The watch has a tiny battery that does not have the capacity to instantly increase the temperature to the point one gets burned before you could take it off. Thermal runaway would at least take minutes where the watch would slowly go from warm to hot to burning hot where you would have 3rd degree burns.
I don’t think I would rule it out; it’s not hard to imagine, for example, seawater incursion causing a short that got really dramatic really quickly. (That we don’t have any significant reports of this tells us that Apple has protected the devices really well against this sort of thing — but it doesn’t mean it’s
a priori impossible.)
But one can be as certain as certain gets that the watch would be obviously dead as a result. Not only would it not turn on, there would be unmistakable damage to the case. There would have been nasty smells that would probably linger, and it would very likely “let go of the magic smoke.”

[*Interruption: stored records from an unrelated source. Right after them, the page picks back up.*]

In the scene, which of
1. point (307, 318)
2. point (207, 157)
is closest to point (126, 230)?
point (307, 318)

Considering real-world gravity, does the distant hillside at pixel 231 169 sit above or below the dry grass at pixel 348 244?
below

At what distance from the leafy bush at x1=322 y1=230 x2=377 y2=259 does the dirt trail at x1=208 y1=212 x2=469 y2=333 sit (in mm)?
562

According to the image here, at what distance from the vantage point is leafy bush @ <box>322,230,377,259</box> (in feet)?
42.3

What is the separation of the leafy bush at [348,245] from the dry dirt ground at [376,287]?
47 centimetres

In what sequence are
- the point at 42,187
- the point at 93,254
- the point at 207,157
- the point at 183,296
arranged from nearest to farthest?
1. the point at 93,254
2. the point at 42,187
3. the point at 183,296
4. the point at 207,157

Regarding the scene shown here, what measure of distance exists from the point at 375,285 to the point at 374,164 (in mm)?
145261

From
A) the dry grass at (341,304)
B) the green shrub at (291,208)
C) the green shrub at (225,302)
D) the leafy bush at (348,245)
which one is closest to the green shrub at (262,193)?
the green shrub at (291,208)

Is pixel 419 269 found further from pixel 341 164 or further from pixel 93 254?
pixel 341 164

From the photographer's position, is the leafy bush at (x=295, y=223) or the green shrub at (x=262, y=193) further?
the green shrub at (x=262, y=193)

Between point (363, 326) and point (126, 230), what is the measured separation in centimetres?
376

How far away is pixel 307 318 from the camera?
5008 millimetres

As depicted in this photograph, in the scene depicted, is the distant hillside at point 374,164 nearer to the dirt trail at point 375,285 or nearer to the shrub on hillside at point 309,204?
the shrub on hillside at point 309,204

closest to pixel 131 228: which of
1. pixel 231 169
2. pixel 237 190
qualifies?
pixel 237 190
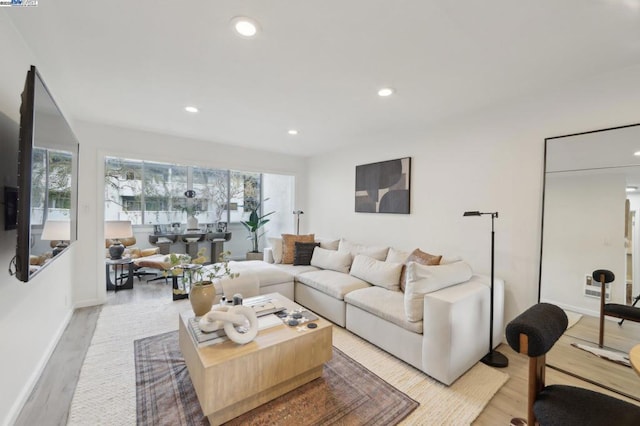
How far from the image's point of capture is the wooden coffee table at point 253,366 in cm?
156

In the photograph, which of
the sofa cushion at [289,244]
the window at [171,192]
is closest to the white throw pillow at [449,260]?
the sofa cushion at [289,244]

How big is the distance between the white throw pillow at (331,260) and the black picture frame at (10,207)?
9.82 ft

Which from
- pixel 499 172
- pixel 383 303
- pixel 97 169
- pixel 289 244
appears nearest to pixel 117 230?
pixel 97 169

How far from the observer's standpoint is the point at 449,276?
2363 mm

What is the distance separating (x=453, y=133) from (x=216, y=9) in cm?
268

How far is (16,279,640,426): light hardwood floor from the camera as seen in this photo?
5.52 feet

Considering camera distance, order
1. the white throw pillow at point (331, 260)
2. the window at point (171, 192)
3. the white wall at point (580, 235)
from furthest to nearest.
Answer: the window at point (171, 192) < the white throw pillow at point (331, 260) < the white wall at point (580, 235)


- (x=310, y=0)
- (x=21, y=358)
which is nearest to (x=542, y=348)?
(x=310, y=0)

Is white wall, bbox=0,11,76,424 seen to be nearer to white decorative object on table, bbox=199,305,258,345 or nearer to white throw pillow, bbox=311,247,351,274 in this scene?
white decorative object on table, bbox=199,305,258,345

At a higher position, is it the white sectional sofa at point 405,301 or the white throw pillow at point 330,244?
the white throw pillow at point 330,244

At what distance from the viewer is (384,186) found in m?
3.83

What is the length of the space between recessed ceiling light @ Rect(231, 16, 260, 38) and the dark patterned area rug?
7.99 ft

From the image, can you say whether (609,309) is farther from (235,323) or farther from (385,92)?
(235,323)

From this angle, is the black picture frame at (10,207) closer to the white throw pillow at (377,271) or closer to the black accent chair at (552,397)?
the black accent chair at (552,397)
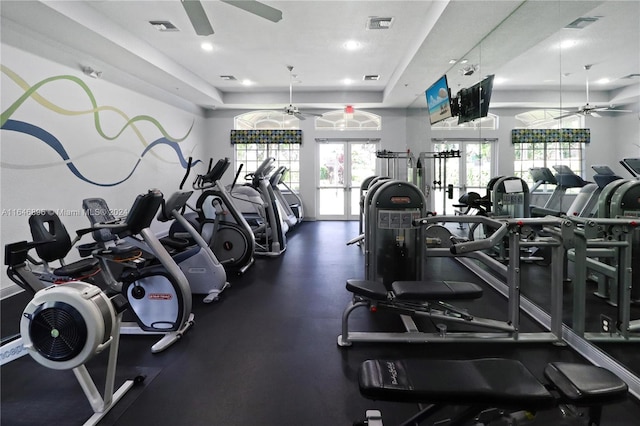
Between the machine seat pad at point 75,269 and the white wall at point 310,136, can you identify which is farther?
the white wall at point 310,136

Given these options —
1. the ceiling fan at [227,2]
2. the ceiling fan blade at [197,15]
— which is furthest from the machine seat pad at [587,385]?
the ceiling fan blade at [197,15]

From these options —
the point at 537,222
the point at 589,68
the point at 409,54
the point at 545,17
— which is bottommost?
the point at 537,222

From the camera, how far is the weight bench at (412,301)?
92.7 inches

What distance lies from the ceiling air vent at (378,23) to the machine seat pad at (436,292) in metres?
3.58

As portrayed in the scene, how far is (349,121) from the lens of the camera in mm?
9195

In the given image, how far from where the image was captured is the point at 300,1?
12.9 ft

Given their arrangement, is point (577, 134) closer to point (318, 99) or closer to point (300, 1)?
point (300, 1)

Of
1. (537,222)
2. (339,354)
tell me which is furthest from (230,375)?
(537,222)

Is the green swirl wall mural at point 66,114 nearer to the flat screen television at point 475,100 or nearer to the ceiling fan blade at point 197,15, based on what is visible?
the ceiling fan blade at point 197,15

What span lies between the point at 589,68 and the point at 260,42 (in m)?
4.18

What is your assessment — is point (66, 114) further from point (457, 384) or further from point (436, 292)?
point (457, 384)

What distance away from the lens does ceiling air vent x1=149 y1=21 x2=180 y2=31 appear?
4.47 meters

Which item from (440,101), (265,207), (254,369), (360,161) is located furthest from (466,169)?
(254,369)

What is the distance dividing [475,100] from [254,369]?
170 inches
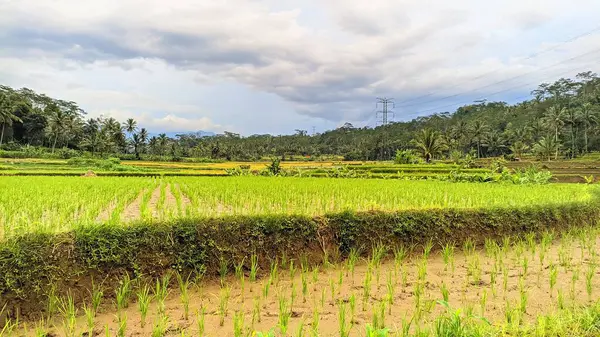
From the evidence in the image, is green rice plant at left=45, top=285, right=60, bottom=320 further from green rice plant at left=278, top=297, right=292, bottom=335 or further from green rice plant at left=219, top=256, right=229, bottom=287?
green rice plant at left=278, top=297, right=292, bottom=335

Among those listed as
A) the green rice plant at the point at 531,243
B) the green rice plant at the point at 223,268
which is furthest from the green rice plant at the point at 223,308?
the green rice plant at the point at 531,243

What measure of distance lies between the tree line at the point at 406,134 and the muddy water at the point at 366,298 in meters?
41.3

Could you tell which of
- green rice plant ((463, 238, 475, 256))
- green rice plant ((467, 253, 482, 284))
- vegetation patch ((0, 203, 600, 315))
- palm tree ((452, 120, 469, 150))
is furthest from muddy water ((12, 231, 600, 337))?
palm tree ((452, 120, 469, 150))

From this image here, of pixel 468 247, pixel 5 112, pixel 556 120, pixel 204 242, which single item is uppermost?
pixel 5 112

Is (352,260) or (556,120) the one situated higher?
(556,120)

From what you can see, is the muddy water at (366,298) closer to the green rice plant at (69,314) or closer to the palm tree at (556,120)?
the green rice plant at (69,314)

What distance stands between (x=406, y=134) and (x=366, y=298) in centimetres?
7827

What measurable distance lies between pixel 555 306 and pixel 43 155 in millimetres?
55398

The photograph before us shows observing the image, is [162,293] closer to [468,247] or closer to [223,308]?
[223,308]

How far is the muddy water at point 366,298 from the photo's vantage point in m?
3.63

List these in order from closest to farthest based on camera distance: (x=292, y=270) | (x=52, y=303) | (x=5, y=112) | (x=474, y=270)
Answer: (x=52, y=303) → (x=292, y=270) → (x=474, y=270) → (x=5, y=112)

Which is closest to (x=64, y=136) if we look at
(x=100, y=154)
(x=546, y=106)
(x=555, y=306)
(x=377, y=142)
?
(x=100, y=154)

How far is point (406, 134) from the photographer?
78375 mm

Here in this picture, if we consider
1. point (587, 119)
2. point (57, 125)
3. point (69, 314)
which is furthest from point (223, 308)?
point (57, 125)
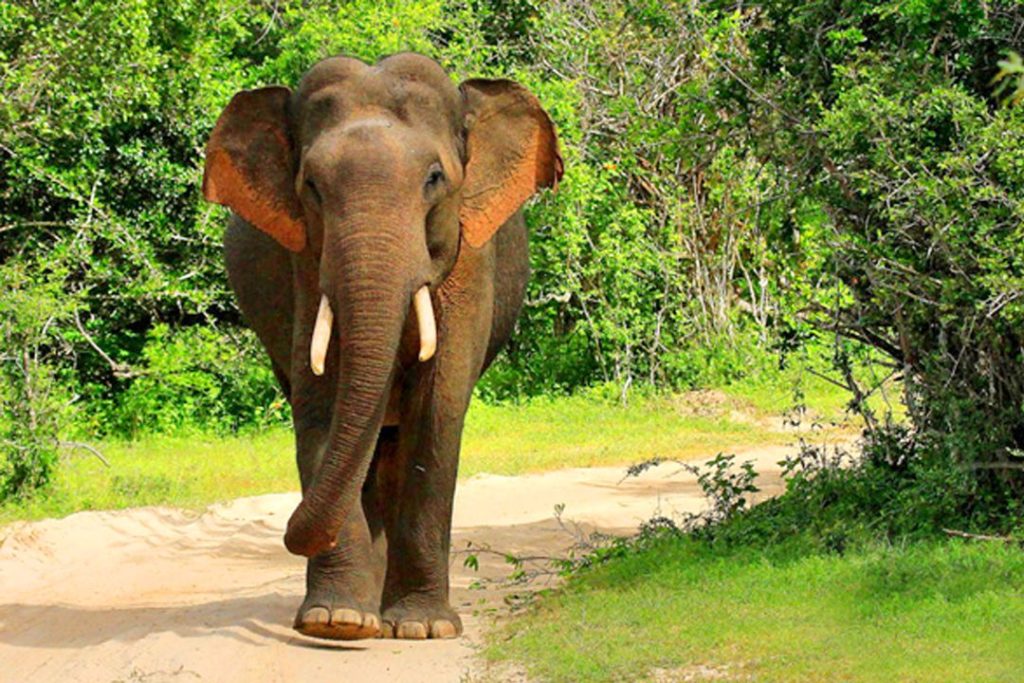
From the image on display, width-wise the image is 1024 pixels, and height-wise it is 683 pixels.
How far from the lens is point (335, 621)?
27.6 ft

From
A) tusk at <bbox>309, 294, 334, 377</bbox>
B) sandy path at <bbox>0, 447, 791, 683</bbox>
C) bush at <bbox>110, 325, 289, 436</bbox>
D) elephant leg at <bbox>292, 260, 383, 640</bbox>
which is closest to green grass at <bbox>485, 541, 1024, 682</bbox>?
sandy path at <bbox>0, 447, 791, 683</bbox>

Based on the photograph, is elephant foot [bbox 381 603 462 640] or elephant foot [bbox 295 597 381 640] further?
elephant foot [bbox 381 603 462 640]

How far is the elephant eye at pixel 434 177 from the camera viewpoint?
8.32m

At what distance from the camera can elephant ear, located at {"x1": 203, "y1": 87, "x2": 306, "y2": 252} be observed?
8.90m

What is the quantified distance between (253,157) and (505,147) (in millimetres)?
1252

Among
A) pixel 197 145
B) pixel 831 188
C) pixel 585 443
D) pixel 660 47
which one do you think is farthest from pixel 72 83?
pixel 831 188

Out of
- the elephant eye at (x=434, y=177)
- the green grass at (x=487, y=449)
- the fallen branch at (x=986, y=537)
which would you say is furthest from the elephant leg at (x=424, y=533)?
the green grass at (x=487, y=449)

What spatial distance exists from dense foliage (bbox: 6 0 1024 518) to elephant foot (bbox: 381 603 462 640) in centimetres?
285

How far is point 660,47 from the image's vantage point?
74.5ft

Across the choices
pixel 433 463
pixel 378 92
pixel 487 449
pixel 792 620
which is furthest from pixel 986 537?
pixel 487 449

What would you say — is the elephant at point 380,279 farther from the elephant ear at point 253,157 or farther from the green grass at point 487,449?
the green grass at point 487,449

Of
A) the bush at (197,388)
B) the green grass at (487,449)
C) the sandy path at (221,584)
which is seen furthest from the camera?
the bush at (197,388)

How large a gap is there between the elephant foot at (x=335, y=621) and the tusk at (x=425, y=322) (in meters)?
1.23

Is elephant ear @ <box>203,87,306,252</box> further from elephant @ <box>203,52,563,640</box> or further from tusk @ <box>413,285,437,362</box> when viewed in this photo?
tusk @ <box>413,285,437,362</box>
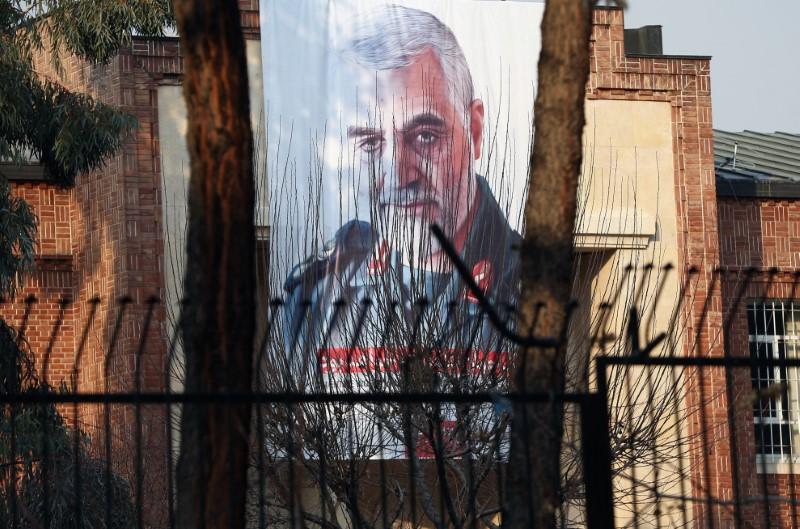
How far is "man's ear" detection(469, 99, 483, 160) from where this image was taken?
16953 millimetres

There is absolutely no plausible scenario whatsoever in which the watch gets hot enough to cause a thermal burn yet the watch remains operational.
Again, there are all sorts of scenarios in which a burn-like sore results from wearing any sort of bracelet, especially a tight-fitting one. And, in plenty of those scenarios, the wound builds gradually enough that one only becomes aware of it suddenly. One may legitimately perceive something like this as “the thing suddenly burned me.” And a medical professional absolutely needs to hear that perspective to make a good diagnosis and should take it seriously.
But it’s just as important to recognize that this was not the watch overheating, even if it very well might have seemed like it.
As an analogy, consider a migraine. The sufferer really does see flashing lights, but that doesn’t mean that there’s an actual lightbulb that’s flashing. The perception is real, but the perception is not (in this case) a reliable indicator of an objective external phenomenon.